TASK REQUIREMENTS
Answer these questions from the help and setup text below:
(a) What does the -b, --bypass option do?
(b) Which version of Python does the setup say to install?
(c) According to the update from 2023/02/20, what should be installed instead of "pip3"?

Generate and update derivative files from original ms-xml folios.

positional arguments:
  path                  Path to m-k-manuscript-data directory. Defaults to the sibling of your current directory.

optional arguments:
  -h, --help            show this help message and exit
  -d, --dry-run         Generate as usual, but do not write derivatives.
  -v, --verbose         Write verbose generation progress to stdout.
  -b, --bypass          Bypass user y/n confirmation. Useful for automation.
  -a [ALL_FOLIOS], --all-folios [ALL_FOLIOS]
                        Update allFolios derivative files. Disables generation of other derivatives unless those are
                        also specified. Optional argument: folder path to which to write derivative files.
  -m [METADATA], --metadata [METADATA]
                        Update metadata derivative files. Disables generation of other derivatives unless those are
                        also specified. Optional argument: folder path to which to write derivative files.
  -t [TXT], --txt [TXT]
                        Update ms-txt derivative files. Disables generation of other derivatives unless those are also
                        specified. Optional argument: folder path to which to write derivative files.
  -e [ENTRIES], --entries [ENTRIES]
                        Update entries derivative files. Disables generation of other derivatives unless those are
                        also specified. Optional argument: folder path to which to write derivative files.

Setup

Note: if you have multiple versions of Python 3 installed, specify that version when running bash commands. E.g., python3.7 instead of python3.

  1. Install Python (version 3.7+)

  2. Install Pip

  3. Install Pipenv via python3 -m pip3 install pipenv

update from 2023/02/20: here I think it should be install "pip" instead of install "pip3" (it might be because I have a older version of python, still need to double check)

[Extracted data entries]
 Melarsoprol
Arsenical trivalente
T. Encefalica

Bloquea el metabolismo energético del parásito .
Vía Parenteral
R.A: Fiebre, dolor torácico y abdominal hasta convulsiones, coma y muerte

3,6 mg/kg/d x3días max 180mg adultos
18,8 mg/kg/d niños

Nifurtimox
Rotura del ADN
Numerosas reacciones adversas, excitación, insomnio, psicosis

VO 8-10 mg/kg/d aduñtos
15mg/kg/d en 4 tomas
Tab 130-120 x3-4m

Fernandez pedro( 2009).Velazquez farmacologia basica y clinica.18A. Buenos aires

...

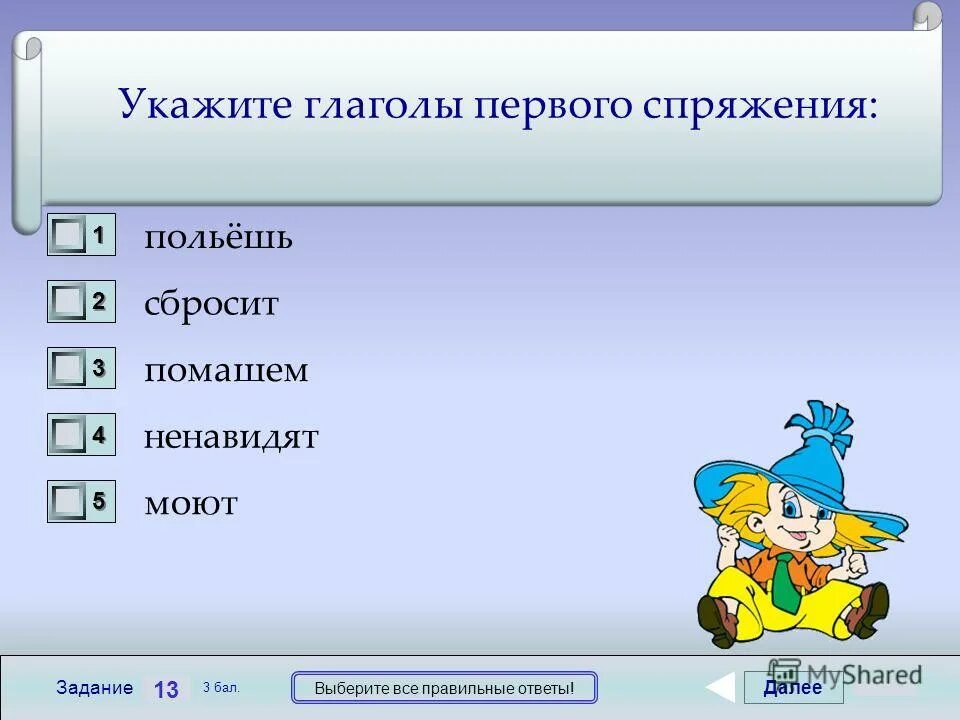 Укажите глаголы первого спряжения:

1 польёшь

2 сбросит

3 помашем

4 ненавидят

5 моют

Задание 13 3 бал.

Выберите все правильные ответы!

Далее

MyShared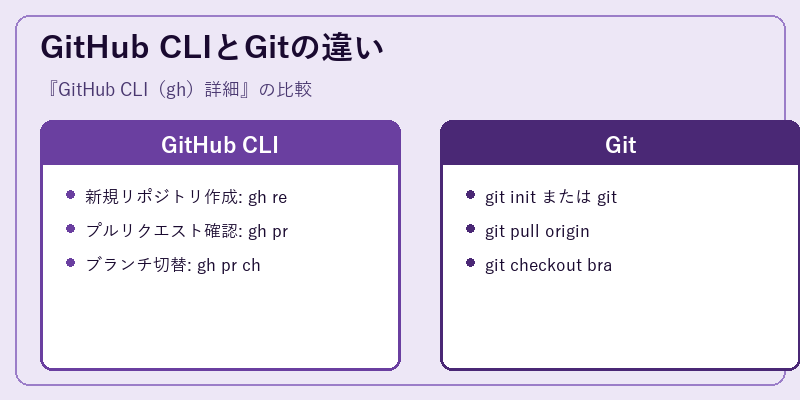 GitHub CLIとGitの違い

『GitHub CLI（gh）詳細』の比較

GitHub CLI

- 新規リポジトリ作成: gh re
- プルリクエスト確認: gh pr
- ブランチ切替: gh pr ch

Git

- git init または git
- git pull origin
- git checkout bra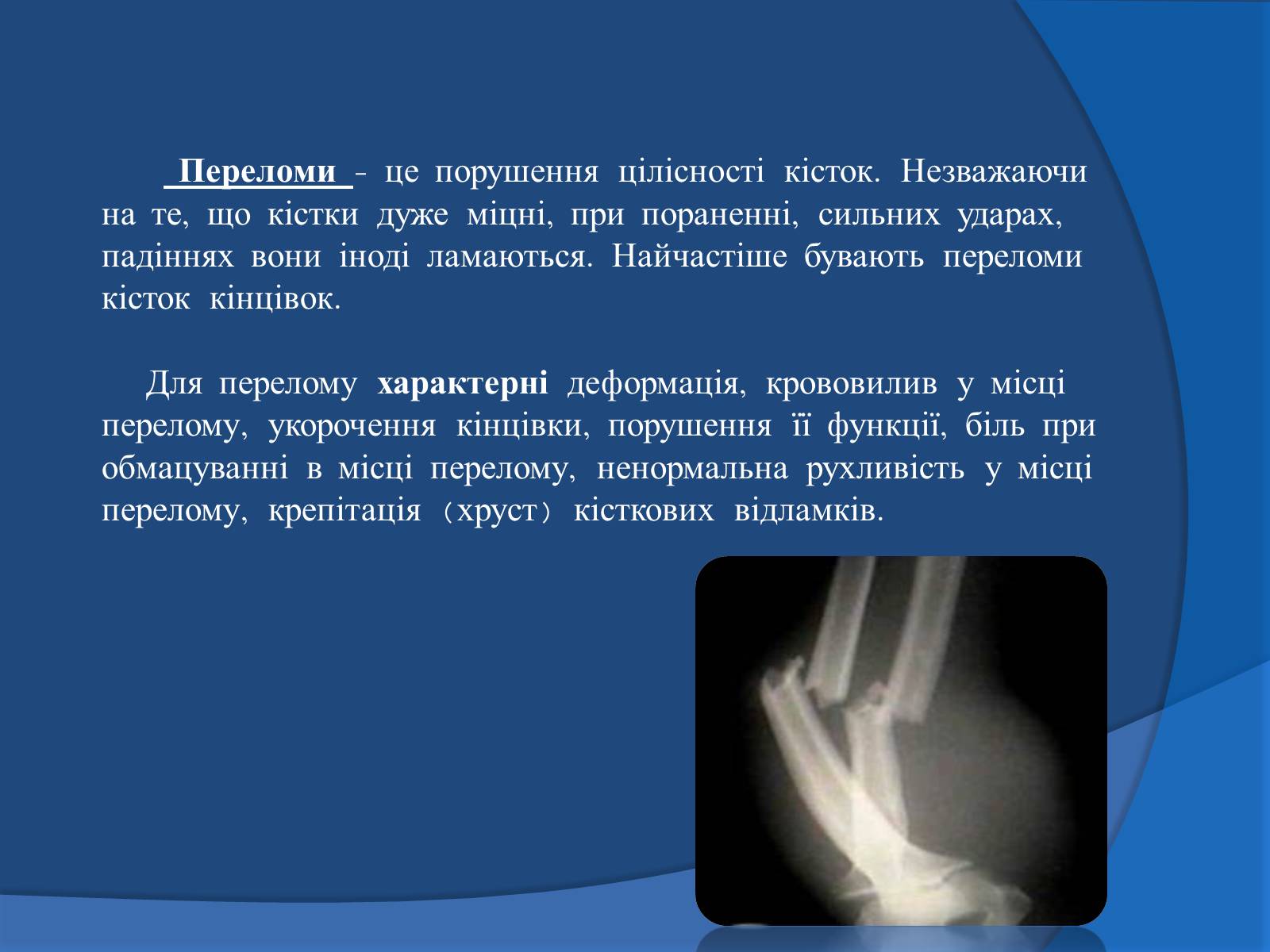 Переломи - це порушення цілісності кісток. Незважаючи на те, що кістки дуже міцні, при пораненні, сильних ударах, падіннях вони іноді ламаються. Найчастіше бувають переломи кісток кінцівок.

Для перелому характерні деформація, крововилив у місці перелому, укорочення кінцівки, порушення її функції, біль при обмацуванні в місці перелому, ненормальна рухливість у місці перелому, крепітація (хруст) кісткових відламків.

SOLUTION
(a) It bypasses the user y/n confirmation.
(b) Version 3.7 or later.
(c) "pip".